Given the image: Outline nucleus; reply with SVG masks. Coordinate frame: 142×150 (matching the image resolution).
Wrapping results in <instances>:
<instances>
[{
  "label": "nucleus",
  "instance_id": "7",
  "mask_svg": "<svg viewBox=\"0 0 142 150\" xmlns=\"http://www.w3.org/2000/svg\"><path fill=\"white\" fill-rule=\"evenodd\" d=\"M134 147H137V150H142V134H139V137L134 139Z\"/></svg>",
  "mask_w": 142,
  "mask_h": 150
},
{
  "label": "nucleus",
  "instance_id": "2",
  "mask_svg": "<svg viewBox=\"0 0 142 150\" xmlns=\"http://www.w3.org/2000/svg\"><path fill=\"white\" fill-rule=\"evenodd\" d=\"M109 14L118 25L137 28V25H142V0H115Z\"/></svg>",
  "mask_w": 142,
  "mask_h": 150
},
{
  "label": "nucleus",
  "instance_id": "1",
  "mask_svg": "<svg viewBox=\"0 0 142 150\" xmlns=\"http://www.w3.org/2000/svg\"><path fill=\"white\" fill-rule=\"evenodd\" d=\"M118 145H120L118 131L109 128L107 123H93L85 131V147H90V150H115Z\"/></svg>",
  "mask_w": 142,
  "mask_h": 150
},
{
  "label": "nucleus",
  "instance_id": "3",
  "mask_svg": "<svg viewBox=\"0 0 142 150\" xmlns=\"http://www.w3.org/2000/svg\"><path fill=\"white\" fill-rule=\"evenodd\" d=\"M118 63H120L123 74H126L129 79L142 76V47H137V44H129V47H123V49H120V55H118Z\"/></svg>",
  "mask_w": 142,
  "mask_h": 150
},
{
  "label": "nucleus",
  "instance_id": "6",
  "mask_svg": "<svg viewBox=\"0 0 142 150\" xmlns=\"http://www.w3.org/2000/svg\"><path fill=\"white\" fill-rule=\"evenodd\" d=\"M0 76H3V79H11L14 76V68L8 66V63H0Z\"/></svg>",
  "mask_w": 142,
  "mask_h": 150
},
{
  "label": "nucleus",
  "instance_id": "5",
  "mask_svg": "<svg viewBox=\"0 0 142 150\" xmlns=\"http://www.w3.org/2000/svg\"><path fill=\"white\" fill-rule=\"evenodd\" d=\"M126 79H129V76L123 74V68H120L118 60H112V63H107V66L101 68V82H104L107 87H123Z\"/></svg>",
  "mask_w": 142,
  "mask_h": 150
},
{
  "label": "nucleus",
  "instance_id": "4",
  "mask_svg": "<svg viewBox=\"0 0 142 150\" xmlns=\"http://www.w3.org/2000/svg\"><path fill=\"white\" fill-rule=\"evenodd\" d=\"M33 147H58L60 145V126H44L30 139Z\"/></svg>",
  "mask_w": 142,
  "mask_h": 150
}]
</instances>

--------------------

**REQUIREMENTS**
Swap "Outline" for "Segment" throughout the material above and reproduce it with nothing else altered.

**SOLUTION TO THE EXERCISE**
Given the image: Segment nucleus; reply with SVG masks. Coordinate frame: 142×150 (matching the image resolution).
Wrapping results in <instances>:
<instances>
[{
  "label": "nucleus",
  "instance_id": "7",
  "mask_svg": "<svg viewBox=\"0 0 142 150\" xmlns=\"http://www.w3.org/2000/svg\"><path fill=\"white\" fill-rule=\"evenodd\" d=\"M134 147H137V150H142V134H139V137L134 139Z\"/></svg>",
  "mask_w": 142,
  "mask_h": 150
},
{
  "label": "nucleus",
  "instance_id": "2",
  "mask_svg": "<svg viewBox=\"0 0 142 150\" xmlns=\"http://www.w3.org/2000/svg\"><path fill=\"white\" fill-rule=\"evenodd\" d=\"M109 14L118 25L137 28V25H142V0H115Z\"/></svg>",
  "mask_w": 142,
  "mask_h": 150
},
{
  "label": "nucleus",
  "instance_id": "1",
  "mask_svg": "<svg viewBox=\"0 0 142 150\" xmlns=\"http://www.w3.org/2000/svg\"><path fill=\"white\" fill-rule=\"evenodd\" d=\"M118 145H120L118 131L109 128L107 123H93L85 131V147H90V150H115Z\"/></svg>",
  "mask_w": 142,
  "mask_h": 150
},
{
  "label": "nucleus",
  "instance_id": "3",
  "mask_svg": "<svg viewBox=\"0 0 142 150\" xmlns=\"http://www.w3.org/2000/svg\"><path fill=\"white\" fill-rule=\"evenodd\" d=\"M118 63H120L123 74H126L129 79L142 76V47H137V44H129V47H123V49H120V55H118Z\"/></svg>",
  "mask_w": 142,
  "mask_h": 150
},
{
  "label": "nucleus",
  "instance_id": "6",
  "mask_svg": "<svg viewBox=\"0 0 142 150\" xmlns=\"http://www.w3.org/2000/svg\"><path fill=\"white\" fill-rule=\"evenodd\" d=\"M0 76H3V79H11L14 76V68L8 66V63H0Z\"/></svg>",
  "mask_w": 142,
  "mask_h": 150
},
{
  "label": "nucleus",
  "instance_id": "5",
  "mask_svg": "<svg viewBox=\"0 0 142 150\" xmlns=\"http://www.w3.org/2000/svg\"><path fill=\"white\" fill-rule=\"evenodd\" d=\"M126 79H129V76L123 74V68H120L118 60H112V63H107V66L101 68V82H104L107 87H123Z\"/></svg>",
  "mask_w": 142,
  "mask_h": 150
},
{
  "label": "nucleus",
  "instance_id": "4",
  "mask_svg": "<svg viewBox=\"0 0 142 150\" xmlns=\"http://www.w3.org/2000/svg\"><path fill=\"white\" fill-rule=\"evenodd\" d=\"M33 147H58L60 145V126H44L30 139Z\"/></svg>",
  "mask_w": 142,
  "mask_h": 150
}]
</instances>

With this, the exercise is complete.